I ask because this is the situation I find myself in. My husband of more than 30 years has stage 4 cancer metastasised to his lungs, liver, peritoneum, spleen, spine, pelvis and with multiple lesions in his brain. He has been bravely battling this horrible disease for four years now with two bouts of major surgery, a stoma, chemo- and radiotherapy, multiple periods of intense pain, changes in eyesight and brain function, and finally epileptic seizures. He has currently rallied almost miraculously after being very near to death three weeks ago. As soon as he had woken up in the local hospice (from a post-ictal state lasting more than a week following prolonged and violent seizures for 48 hours continuously), doctors and nurses were talking excitedly to him about going home. No one bothered to mention this to me. When the subject was finally broached, it was as though it was a done deal, despite the obvious cognitive and behavioural difficulties he was displaying, his complex medical needs, and the need for round-the-clock surveillance.

My two adult children have been very brave but were utterly traumatised by his recent collapse, which involved a total failure of the district nurse service, two ambulances, CPR (by me) on our living room floor before the arrival of the paramedics and a chaotic, frightening and thoroughly unsafe period in hospital A&E. The threat of this happening again is positively terrifying to them, as is the very real prospect to me of my husband dying in Resus at A&E should I cave in and accept him home.

The right place for my husband now is a nursing home. We have discussed his violent antipathy to dying in hospital many times over the past 4 years and realistically the only way I can ensure that doesn’t happen is by placing him in some kind of residential nursing care.

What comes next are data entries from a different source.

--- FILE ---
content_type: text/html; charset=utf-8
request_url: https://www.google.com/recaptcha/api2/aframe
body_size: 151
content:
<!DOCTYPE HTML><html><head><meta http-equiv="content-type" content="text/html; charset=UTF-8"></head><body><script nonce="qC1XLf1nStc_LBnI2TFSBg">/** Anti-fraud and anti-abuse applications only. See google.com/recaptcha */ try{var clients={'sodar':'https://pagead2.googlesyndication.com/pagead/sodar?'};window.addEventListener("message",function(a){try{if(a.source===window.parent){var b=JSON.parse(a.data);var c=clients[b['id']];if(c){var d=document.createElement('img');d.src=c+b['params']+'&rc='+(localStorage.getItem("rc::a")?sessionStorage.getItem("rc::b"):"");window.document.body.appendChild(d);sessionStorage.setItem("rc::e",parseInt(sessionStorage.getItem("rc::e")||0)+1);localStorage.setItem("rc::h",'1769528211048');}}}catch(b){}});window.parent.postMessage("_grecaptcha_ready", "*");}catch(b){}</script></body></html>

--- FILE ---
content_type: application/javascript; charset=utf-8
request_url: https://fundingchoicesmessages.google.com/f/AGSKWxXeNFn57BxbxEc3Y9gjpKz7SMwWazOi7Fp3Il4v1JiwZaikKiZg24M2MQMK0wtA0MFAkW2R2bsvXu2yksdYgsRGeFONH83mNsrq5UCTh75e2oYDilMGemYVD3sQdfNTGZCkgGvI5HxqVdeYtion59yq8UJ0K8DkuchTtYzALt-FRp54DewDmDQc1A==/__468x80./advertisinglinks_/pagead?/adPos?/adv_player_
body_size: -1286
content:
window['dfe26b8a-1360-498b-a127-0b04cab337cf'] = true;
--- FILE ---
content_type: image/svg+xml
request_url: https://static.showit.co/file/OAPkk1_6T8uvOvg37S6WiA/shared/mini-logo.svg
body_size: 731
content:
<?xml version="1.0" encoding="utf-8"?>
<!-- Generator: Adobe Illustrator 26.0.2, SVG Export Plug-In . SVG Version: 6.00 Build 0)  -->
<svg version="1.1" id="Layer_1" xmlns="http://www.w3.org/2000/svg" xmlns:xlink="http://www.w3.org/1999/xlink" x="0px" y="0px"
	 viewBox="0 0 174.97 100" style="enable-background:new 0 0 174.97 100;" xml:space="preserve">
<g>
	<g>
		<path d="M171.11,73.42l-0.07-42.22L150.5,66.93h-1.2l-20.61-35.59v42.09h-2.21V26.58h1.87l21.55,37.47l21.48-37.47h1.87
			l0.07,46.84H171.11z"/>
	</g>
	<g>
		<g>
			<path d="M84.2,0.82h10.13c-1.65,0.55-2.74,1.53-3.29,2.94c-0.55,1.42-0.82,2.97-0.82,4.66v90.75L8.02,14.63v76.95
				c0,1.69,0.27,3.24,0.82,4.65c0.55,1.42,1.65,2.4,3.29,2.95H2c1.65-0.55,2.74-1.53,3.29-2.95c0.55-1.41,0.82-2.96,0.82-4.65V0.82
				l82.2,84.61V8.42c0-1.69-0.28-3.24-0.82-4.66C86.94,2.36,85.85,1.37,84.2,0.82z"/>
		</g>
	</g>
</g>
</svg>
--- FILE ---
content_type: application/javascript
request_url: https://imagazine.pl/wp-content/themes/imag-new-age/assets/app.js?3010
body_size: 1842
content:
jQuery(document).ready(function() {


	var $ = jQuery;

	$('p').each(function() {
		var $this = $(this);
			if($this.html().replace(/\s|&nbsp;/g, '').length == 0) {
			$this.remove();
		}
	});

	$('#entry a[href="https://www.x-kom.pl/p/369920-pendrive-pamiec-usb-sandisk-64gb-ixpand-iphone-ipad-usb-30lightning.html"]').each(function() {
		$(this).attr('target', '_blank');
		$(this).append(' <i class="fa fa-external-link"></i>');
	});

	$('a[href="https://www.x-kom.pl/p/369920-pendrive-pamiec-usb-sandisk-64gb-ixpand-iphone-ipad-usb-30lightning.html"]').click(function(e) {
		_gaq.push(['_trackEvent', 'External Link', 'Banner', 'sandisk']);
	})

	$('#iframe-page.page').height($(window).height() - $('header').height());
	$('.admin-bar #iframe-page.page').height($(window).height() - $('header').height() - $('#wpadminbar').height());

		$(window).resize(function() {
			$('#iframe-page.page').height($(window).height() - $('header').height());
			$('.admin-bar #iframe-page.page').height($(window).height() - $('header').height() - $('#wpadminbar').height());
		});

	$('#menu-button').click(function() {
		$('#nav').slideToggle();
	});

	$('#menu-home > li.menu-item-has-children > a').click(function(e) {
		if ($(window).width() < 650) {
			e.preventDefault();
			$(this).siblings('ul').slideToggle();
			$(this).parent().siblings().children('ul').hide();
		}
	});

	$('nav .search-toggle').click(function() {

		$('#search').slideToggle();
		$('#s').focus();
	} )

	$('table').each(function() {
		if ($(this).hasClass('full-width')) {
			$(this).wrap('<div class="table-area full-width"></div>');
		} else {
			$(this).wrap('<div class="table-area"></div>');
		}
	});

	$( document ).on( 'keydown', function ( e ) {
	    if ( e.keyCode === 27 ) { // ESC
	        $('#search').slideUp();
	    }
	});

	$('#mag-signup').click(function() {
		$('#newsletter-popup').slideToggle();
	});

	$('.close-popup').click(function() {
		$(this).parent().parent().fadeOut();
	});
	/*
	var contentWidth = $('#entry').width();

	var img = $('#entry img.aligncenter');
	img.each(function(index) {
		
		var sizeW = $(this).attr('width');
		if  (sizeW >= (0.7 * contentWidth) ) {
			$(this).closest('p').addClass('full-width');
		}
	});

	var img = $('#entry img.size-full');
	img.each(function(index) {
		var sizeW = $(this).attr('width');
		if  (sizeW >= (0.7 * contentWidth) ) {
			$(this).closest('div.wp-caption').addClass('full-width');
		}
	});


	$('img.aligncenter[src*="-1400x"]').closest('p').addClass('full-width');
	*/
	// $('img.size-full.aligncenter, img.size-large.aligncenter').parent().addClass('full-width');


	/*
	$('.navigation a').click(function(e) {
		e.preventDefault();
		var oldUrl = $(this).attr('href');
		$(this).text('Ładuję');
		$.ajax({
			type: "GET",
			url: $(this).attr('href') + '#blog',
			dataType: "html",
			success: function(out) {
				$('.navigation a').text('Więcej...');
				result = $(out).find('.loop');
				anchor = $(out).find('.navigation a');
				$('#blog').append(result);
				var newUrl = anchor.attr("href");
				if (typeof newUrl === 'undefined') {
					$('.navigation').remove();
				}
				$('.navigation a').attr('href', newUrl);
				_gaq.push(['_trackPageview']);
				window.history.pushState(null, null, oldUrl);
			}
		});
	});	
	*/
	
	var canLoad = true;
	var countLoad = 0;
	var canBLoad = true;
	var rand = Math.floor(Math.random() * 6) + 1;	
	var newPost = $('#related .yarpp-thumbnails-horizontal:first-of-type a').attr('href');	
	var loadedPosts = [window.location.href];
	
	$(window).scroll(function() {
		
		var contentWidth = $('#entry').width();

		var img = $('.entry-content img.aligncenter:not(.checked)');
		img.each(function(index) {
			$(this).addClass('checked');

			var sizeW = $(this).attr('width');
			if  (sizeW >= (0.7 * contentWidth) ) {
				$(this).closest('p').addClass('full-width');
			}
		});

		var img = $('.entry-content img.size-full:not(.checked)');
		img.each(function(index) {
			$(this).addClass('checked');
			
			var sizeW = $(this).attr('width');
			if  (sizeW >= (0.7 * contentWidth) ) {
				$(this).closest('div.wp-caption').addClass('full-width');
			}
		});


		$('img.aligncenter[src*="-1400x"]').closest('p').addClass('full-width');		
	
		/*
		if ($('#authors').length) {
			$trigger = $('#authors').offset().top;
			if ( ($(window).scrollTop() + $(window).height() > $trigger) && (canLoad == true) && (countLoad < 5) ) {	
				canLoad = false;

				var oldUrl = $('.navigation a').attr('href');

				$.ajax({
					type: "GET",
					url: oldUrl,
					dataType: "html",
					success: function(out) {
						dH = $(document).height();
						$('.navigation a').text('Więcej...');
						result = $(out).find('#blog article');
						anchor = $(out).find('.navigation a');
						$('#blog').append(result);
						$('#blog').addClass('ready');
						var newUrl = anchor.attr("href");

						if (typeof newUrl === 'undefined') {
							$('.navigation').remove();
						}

Why am I therefore coming under such considerable and repeated pressure to take him home? Might it be because a home discharge can happen quite quickly, freeing up a hospice bed for someone else, whereas a nursing home placement can drag on for weeks while we wait for a place to become available at an establishment that meets our criteria?

My husband has received nothing less than exemplary care in the three weeks he has been in the hospice. I cannot fault the nursing and auxiliary staff in any way. It is such a shame that this good experience of wonderful caring attention has now been soured.

  • hi  

    So sorry to hear about what you have gone through and really get where you are coming from. I know with both my wife's dad and with my dad we got to the point where we were not able to care for them at home and so they both went in to nursing homes.

    I wonder if this is something the helpline may be able to provide some direction on - they are open from 8am-8pm 7 days as week on 0808 808 0000.